Automating builds with GitHub Actions (Jan 28, 2024)

(Return to the blog homepage.)

Many years ago, I worked for Microsoft. They had just launched this new cloud thingy called "Azure", and were asking employees to kick the tires.

Naïf that I was, I gave it a go. I almost immediately got it into a broken state where I was being billed for services that I did not want and could not stop.

After much wrangling, they agreed to write off some, but not all of the debt that was incurred. If I recall correctly, I was out of pocket about $200. This left a sour taste in my mouth.

Anyway, fast forward a decade. It's 2018, and Microsoft has acquired a company called GitHub and placed it under Azure.

Time to get my money back.

Background

GitHub is a collaboration platform built on top of the popular git source control software. For many people, their use of GitHub begins and ends with using it as an easier git.

If they're fancy, maybe they use GitHub's issue tracking software as an easier JIRA.

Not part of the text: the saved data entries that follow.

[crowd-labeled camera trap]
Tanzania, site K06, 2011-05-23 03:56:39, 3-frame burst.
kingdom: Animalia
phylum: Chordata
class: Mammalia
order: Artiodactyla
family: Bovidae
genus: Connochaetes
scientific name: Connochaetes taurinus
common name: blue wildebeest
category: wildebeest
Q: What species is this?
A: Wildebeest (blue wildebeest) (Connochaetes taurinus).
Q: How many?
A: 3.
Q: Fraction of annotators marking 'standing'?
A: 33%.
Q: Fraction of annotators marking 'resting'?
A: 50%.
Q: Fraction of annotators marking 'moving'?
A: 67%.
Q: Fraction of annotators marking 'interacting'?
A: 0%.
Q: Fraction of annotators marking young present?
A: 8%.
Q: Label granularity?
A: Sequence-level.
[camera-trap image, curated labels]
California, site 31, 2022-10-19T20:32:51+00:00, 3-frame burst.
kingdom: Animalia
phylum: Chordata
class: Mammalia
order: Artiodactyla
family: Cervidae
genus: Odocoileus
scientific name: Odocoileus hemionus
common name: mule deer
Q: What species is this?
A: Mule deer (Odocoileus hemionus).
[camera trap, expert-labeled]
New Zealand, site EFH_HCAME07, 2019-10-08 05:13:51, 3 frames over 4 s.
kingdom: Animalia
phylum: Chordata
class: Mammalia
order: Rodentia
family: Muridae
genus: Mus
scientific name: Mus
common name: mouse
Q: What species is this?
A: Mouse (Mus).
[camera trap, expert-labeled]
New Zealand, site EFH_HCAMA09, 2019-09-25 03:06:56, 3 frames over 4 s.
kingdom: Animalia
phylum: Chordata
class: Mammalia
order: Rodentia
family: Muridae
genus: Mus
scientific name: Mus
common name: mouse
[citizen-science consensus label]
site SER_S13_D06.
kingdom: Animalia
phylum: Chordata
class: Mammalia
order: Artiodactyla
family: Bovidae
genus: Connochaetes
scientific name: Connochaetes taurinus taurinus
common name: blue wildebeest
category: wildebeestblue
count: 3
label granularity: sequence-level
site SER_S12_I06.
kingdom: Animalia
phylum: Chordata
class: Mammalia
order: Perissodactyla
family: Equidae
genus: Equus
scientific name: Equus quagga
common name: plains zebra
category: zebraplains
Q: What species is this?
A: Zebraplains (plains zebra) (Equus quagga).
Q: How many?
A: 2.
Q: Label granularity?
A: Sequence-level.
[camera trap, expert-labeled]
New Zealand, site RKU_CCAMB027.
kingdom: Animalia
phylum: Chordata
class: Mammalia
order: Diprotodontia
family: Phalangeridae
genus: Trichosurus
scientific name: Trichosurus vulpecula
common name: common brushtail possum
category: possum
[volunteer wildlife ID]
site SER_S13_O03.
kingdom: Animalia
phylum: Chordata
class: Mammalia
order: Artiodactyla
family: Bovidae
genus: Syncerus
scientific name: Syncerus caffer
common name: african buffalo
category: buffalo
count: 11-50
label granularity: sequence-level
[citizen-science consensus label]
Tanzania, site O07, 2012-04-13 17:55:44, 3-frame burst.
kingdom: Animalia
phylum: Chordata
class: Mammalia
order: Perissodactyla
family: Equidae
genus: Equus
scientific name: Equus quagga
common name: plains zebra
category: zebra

If they're really fancy, maybe they've got some automated triggers that run on commits and pull requests to run linters and tests.

Those automated triggers are using GitHub Actions. But GitHub Actions aren't limited to just pull requests. . .

GitHub Actions

It turns out that GitHub Actions, although most often used for PR builds, can also be used for arbitrary workflows. They can be triggered by an event (like pushing a commit to a branch), on a cron schedule, or manually.

Hiker Atlas has two kinds of builds: source code and tiles. I had been doing the tile builds on my own machine, but just for a small test region. Scaling up to the planet, or even just North America, was irritating: you need to download and upload ~20-100 GB of files, and spend a lot of time just crunching data.

I had resigned myself to having to set up a Hetzner box for builds... but in early 2024, GitHub announced that they were doubling the size of their free GitHub Actions runners.

Wait, free?

It turns out that if your GitHub project is open source, GitHub will give you free compute resources. There's an acceptable use policy that must be followed, but I believe building the tiles meets those terms.

The quota is fairly generous: up to 20 concurrent jobs, each job runs on a 4 core, 16GB RAM, 150 GB disk machine, and can run for up to 6 hours.

This turns out to be enough to build the North America tileset.

Implementation

You can see the final workflows in my .github/workflows directory.

The final product includes some finessing to overcome hurdles that popped up.

Limits

To fit into the memory and runtime limits imposed by the actions, I had to factor things into multiple jobs

Ubuntu image disk space

The stock Ubuntu image that is used required some fiddling, too:

Aborted jobs

I occasionally see GitHub terminate a set of jobs. The job runs for 30-60 minutes, generates lots of logs, then poof, it's all gone, including the logs.

Maybe I'm just getting unlucky, and my jobs happened to be running on a host machine that got terminated.

Or maybe it's an out-of-memory killing, and the logs are silent.

Or maybe I'm hitting an undocumented hellban-esque countermeasure designed to deter people who mine cryptocurrencies on free GitHub actions.

Who knows! At any rate, it suggests that it's good for your jobs to be small, independent, and retryable.

Let's talk dollars

For a free service, GitHub Actions is pretty amazing!

For a paid service, it's pretty terrible, though. The pricing for GitHub Actions is about $1/hour for the 4 core, 16 GB RAM, 150 GB disk machine. By contrast, for about $0.60/hour, Hetzner will sell you a 48 core, 192 GB RAM, 960 GB disk machine. Put differently, GitHub's servers are about 20x pricier than Hetzner for the same amount of compute.

A full build of the North America tile set takes about 15 hours [1] of GitHub Action time, so about $15.

Thus, I'm now well on my way to recouping the $200 Azure stole from me over a decade ago.


[1]: Much of this time is, unfortunately, idle time waiting on network I/O. If the runners were a little more trustworthy / had a little longer maximum execution time, they would not need to checkpoint their work to R2 as frequently, and so would be faster.